Biz bu yaklaşımı şöyle adlandırıyoruz:
İnsan Dokunuşlu Dijital Zekâ (Human-Touched Digital Intelligence)
Bu model, yapay zekâ destekli iletişim sistemlerini insan sezgisi ve sağlık profesyonellerinin uzmanlığıyla birleştiren hibrit bir yapı sunuyor.
5.1. MeduAI: Geleceğin Danışmanı Değil, Danışmanın Dijital Asistanı
MeduAI, geleceğin sağlık iletişim modelini bugünden kuruyor: danışmanı ortadan kaldırmadan, danışmanı güçlendirerek.
MeduAI’nin gelecekte hazırladığı yapı:
- 7/24 çok dilli iletişim
- Yüksek hacimli mesajları filtreleme
- Durum/niyet analizi yapan sınıflandırma modelleri
- İlgili doktor, departman veya ülke birimine otomatik yönlendirme
- Klinik içi raporları analiz ederek iletişim tonunu ayarlama
- Hasta davranışına göre kişiselleştirme
Bu entegrasyonun amacı, danışmanı “yoran” görevleri devralırken, danışmanın “değer üreten” işlere odaklanmasını sağlamak.
Çünkü sağlıkta ikna ve güven hâlâ insandan insana gerçekleşiyor.
5.2. MeduCRM: Geleceğin Dijital Klinik Hafızası
Sağlık kurumlarının en büyük sorunlarından biri, yıllar içinde biriken bilgilerin kaybolmasıdır.
- Yeni gelen danışman sıfırdan başlar.
- Eski iletişim kayıtları kaybolur.
- Hastanın hangi aşamada olduğu takip edilemez.
- Doktor “bu hasta bize ne zaman ulaşmıştı?” sorusunu sıkça duyar.
- Kaynaklar verimsiz kullanılır.
MeduCRM’in geleceği ise şudur:
Klinik artık kendi dijital hafızasına sahip bir organizma olacak.
Bu hafıza sayesinde:
- “Hasta tipi” analizleri yapılacak.
- Tedaviye ilgi duyma motivasyonu modellenebilecek.
- Yurt dışı hastalarının hangi ülkeden ne zaman daha çok geldiği görülebilecek.
- Web—WhatsApp—Reklam davranışları ilişkisel analiz edilecek.
- Kapanmayan hastaların davranış örüntüleri bulunacak.
- Eksik dokunuş noktaları otomatik olarak işaretlenecek.

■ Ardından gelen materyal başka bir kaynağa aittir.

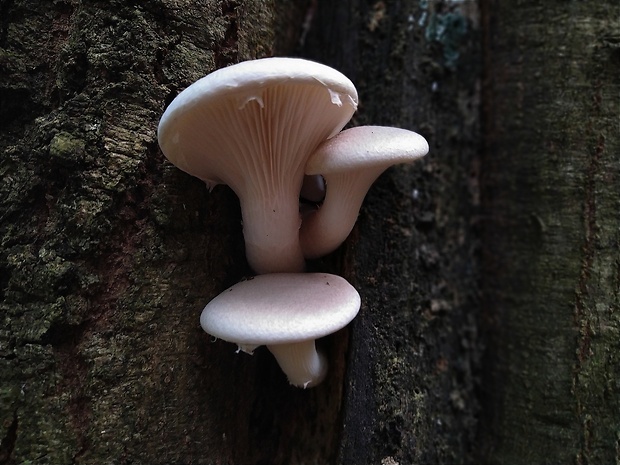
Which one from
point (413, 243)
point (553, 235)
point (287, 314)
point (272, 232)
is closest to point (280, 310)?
point (287, 314)

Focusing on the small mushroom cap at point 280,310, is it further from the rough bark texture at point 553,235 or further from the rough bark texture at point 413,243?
the rough bark texture at point 553,235

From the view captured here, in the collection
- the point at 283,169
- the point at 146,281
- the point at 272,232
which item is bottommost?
the point at 146,281

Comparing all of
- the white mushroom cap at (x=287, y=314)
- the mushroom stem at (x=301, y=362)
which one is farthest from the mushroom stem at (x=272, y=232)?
the mushroom stem at (x=301, y=362)

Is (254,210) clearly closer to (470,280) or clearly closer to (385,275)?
(385,275)

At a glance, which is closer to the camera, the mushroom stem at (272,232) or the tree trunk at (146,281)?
the tree trunk at (146,281)

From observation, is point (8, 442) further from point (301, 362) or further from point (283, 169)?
point (283, 169)

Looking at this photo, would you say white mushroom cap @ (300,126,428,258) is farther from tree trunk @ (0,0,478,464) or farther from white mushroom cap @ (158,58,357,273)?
tree trunk @ (0,0,478,464)
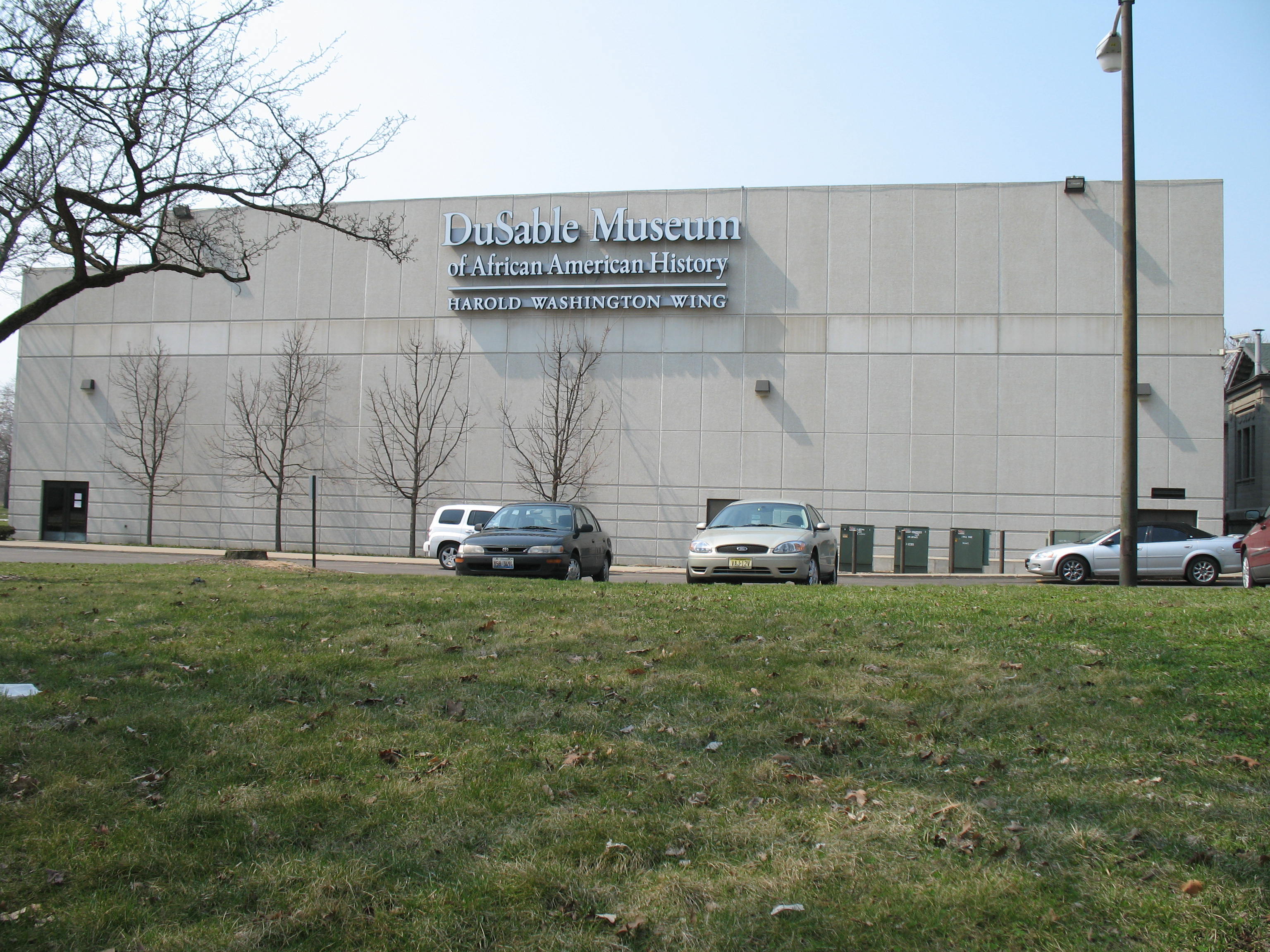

Ve tüm bu veriler, kliniklerin karar alma süreçlerini güçlendirecek. Literatür bu yapıya “Learning Health System” adını veriyor.
SONUÇ
Reklamdan Deneyime Uzanan Yolculuk: Sağlıkta Yeni Dönemin Adı
Sağlık sektöründe yıllardır uygulanan klasik dijital pazarlama stratejileri artık tek başına yeterli değil. Reklamlar, iletişim planları, içerik stratejileri hâlâ önemli, kampanyalar hâlâ değerli… Ama dönüşümün gerçek sahibi; insani, tutarlı ve güven veren bir dijital deneyim.
Projemed olarak biz de tam bu noktada konumlanıyoruz: “Sağlıkta dijital deneyimi uçtan uca tasarlayan bir dönüşüm ortağı olarak.”
Bugün ortaya koyduğumuz ekosistem, içerikten iletişime, CRM’den yapay zekâya, web deneyiminden analize kadar yalnızca bir hizmet modeli değil; yıllar boyunca sahada öğrendiklerimizin, yüzlerce kliniğin tecrübesinin ve binlerce hastanın davranışının şekillendirdiği büyük bir bilgi mimarisidir.
Biz sağlıkta dijital deneyim kuruyoruz. Ve deneyim, bugünün değil; geleceğin tek gerçek rekabet üstünlüğüdür.
Türkiye’de sağlıkta dijital dönüşümün yeni döneminde — insan dokunuşunu merkeze alan, teknolojiyi amaç değil araç yapan, güveni ekosistemin temeline yerleştiren bir yaklaşımı temsil etmekten gurur duyuyoruz.
Projemed Reklam Ajansı olarak her marka ve her sağlık profesyoneli için tek hedefimiz var: daha tutarlı, daha insancıl ve daha dönüştürücü bir dijital sağlık deneyimi tasarlamak.
Biz bu geleceği birlikte kuruyoruz. Bugünden… Daha akıllı, daha insancıl yarınlara.